**Activity 1:** Rewrite part of the blog post about The Sacred Band, beginning at the words "Share some information" and stopping after "parts, I will.)", with "interview" changed to "conversation".
**Activity 2:** For each statement, say yes or no according to the blog post about The Sacred Band, and quote the words that settle it. (a) The Sacred Band came after years of writing nonfiction. (b) Tempus rescues thirty pairs of fighters from the Sacred Band of Thebes. (c) The story was meant to run about two hundred thousand words.
**Activity 3:** Carry on the blog post about writing The Sacred Band from where it stops.

Exercise passage Block Start

Wednesday, August 15, 2012

You thought YOU wrote a lot?

No are here for Janet Morris so let me get out of the way...

Share some information about your work with us: (feel free to be as in depth as you like…you have a lot of stuff out there and If I have to split your interview into two parts, I will.)

We really weren’t intending to get into publishing again.  We simply wanted to write The Sacred Band novel...  We returned to fiction with The Sacred Band after years of doing nonfiction for limited distribution.  In this epic novel, Tempus and his ancient cavalry rescue twenty-three pairs of fighters from the Sacred Band of Thebes and whisk them a world away, first to Lemuria and then to Sanctuary.  The decision to write The Sacred Band novel was really made by the characters’ insistence.  The book is my favorite of all we’ve written, along with an historical called “I, the Sun.”

Taken at face value, the plan was a bit daunting:  fuse the historicity of the Sacred Band of Thebes to my own intricate version of Tempus’ universe, which mixes history and fantasy in equal portions.  I had long known the story line, and knew the story wanted to be about two hundred thousand words, which is really my favorite length.  Writing this book was a remarkable experience and required extensive research, plus careful handling of the issue of the sexuality of Sacred Bands.  I truly loved the drafting process from the very first page, when Critias insisted on grabbing the narrative reins.  Off we went, on an effortless and mystical foray which, as we say, is an “adventure like no other.”

Exercise passage Block End
Data shown Block Start

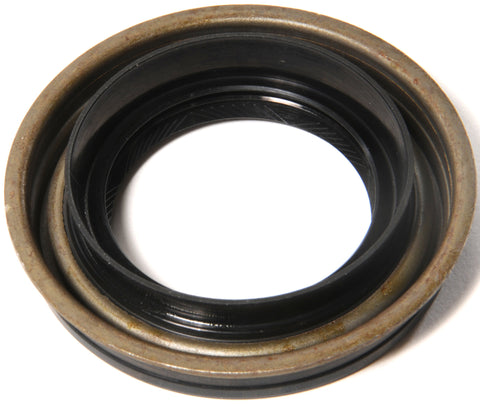 Crown Automotive 4798112 NP231 Front Output Oil Seal for 97-06 Jeep Wrangler TJ and 96-01 Cherokee XJ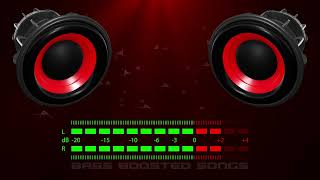 Download lagu Flo Rida - Low (Bass Boosted) mp3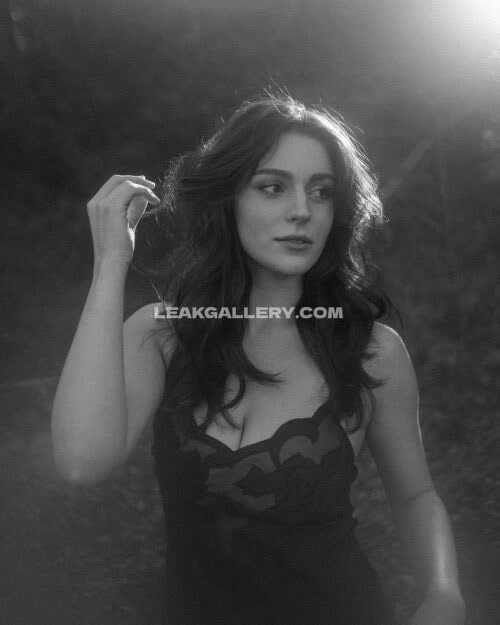 Tayamiller / Tayamillerr / Tayamillerrr Exclusive Leaked Nude OnlyFans #14640304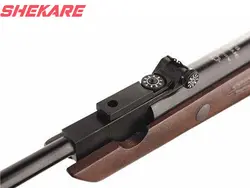 تفنگ بادی نوریکا مارویک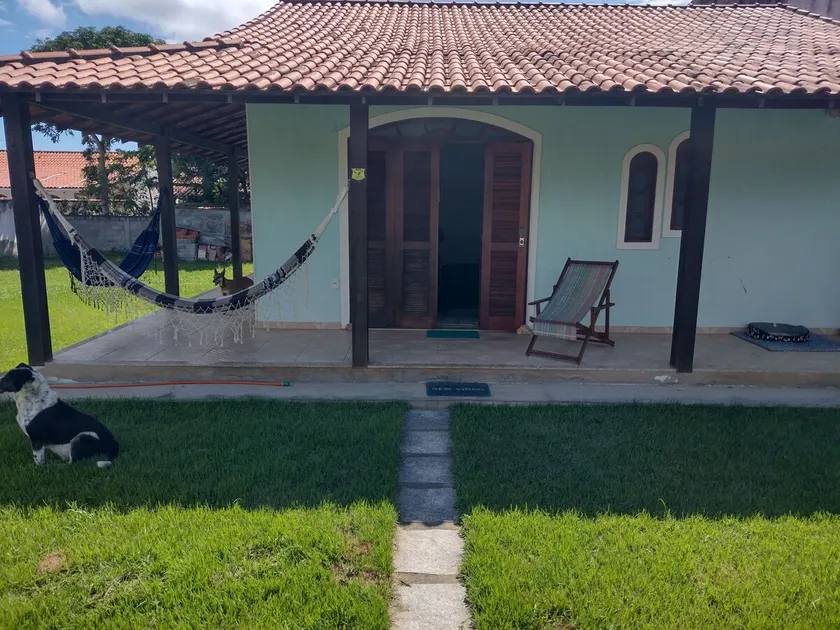 Nice house with pool - Image 1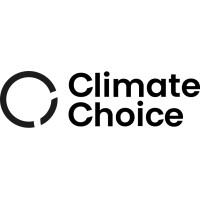 ClimateChoice logo - Similar company to Emovem
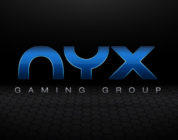 Обзор провайдера софта NYX Interactive для казино, слотов и игровых автоматов Укрказино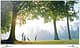 Samsung UE40H6410 40" Smart 3D LED televisio, 400 Hz, WiFi Direct, Quad Core, Smart Control Remote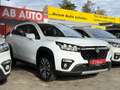 Suzuki S-Cross 1,4 Hybrid ALLGRIP flash Aut. Weiß - thumbnail 4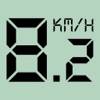 Cyclo - Speedometer for Bike icon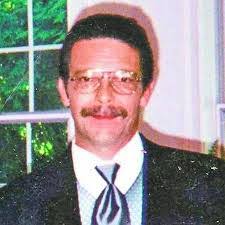 Connie Warwick's Instagram, Twitter & Facebook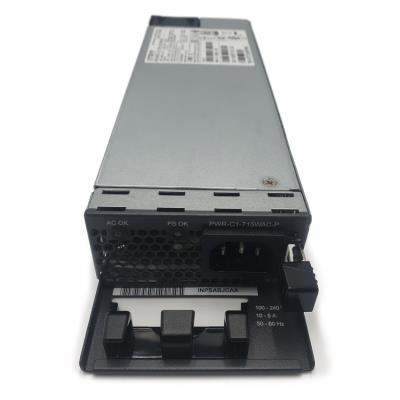 Cisco PWR-C1-715WAC-P=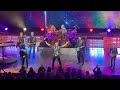Styx- State Street Sadie / Come Sail Away. Live in Orlando 2026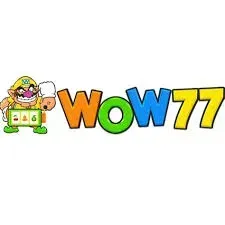 WOW77 - Game Bingo Seru dan Menyenangkan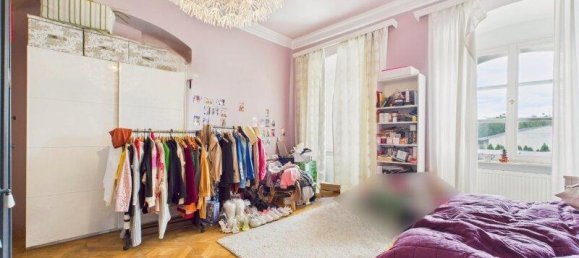 9 rooms House in Hollabrunn, Austria No. 215528 16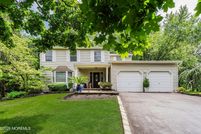 Residential Property for sale in Ocean County, New Jersey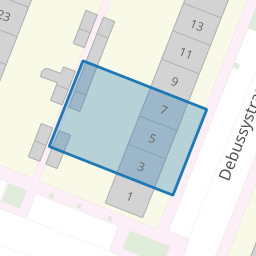 Perceel LSE00-E-3890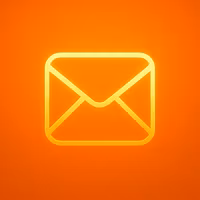 Email Marketing For Whop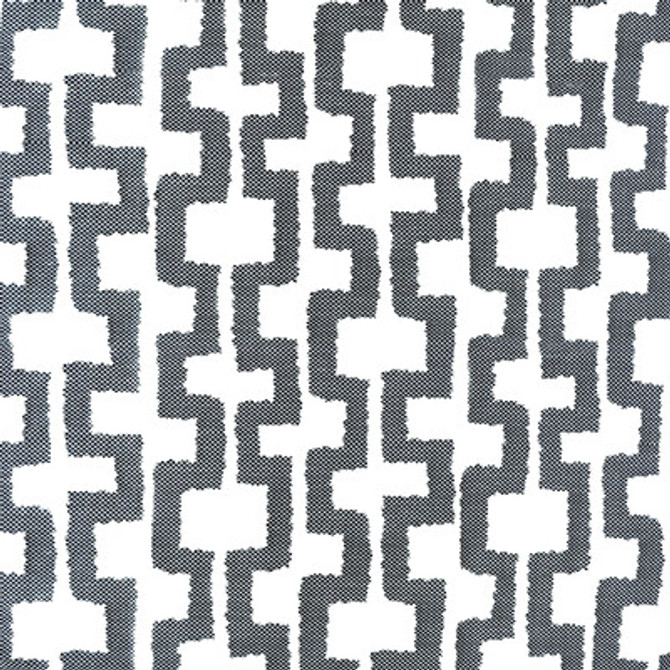 GDT5628.001.0 by Gaston Y Daniela Fabric Gaston Y Daniela Fabric GDT5628.001.0Fabric GASTON JAPON COTTON - 42%;POLYESTER - 31%;LINEN - 27% India </p><p>Repeat: H: 13.78, V: 12.45 52.8 - Fabric Carolina -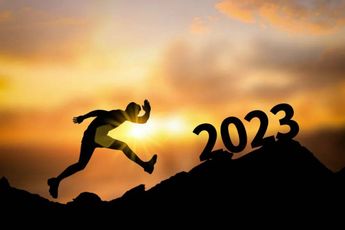 【研报精选】2023年应该如何布局？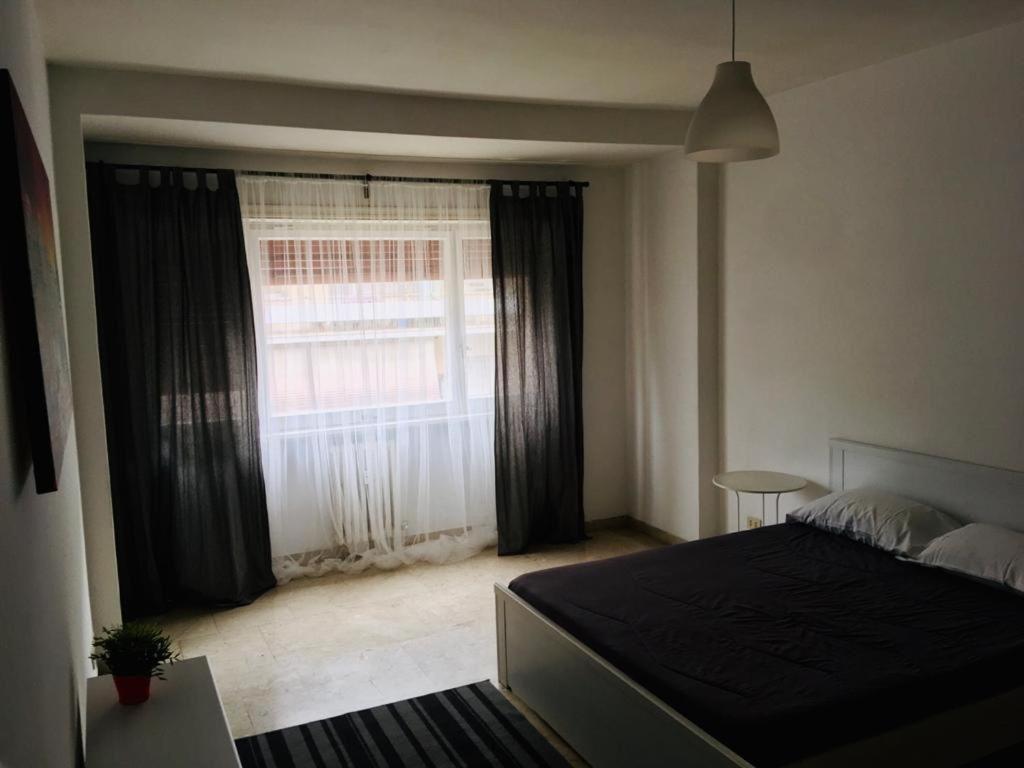 Wanderlust Home In Rome *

Data shown Block End

**Answer section 1:**
Share some information about your work with us: (feel free to be as in depth as you like…you have a lot of stuff out there and If I have to split your conversation into two parts, I will.)

**Answer section 2:**
(a) Yes: "We returned to fiction with The Sacred Band after years of doing nonfiction for limited distribution."
(b) No: "rescue twenty-three pairs of fighters from the Sacred Band of Thebes"
(c) Yes: "knew the story wanted to be about two hundred thousand words"

**Answer section 3:**
“The Sacred Band” got a hardcover from Kerlak, and an international trade edition; we did a Paradise trade edition in a larger format, and there’s an e-book for Nook and Kindle. We fell back in love with the characters instantaneously:  Here were all our favorites from times gone by, and new characters as well:  new blood for a new Sacred Band.  We loved every second, fell through the dimensions and rode beside them – felt the weather, smelled the grass, fought the fires....  Characters from previous books came back, villains and heroes and heroines in this story about love in war, loyalty, courage, and honor.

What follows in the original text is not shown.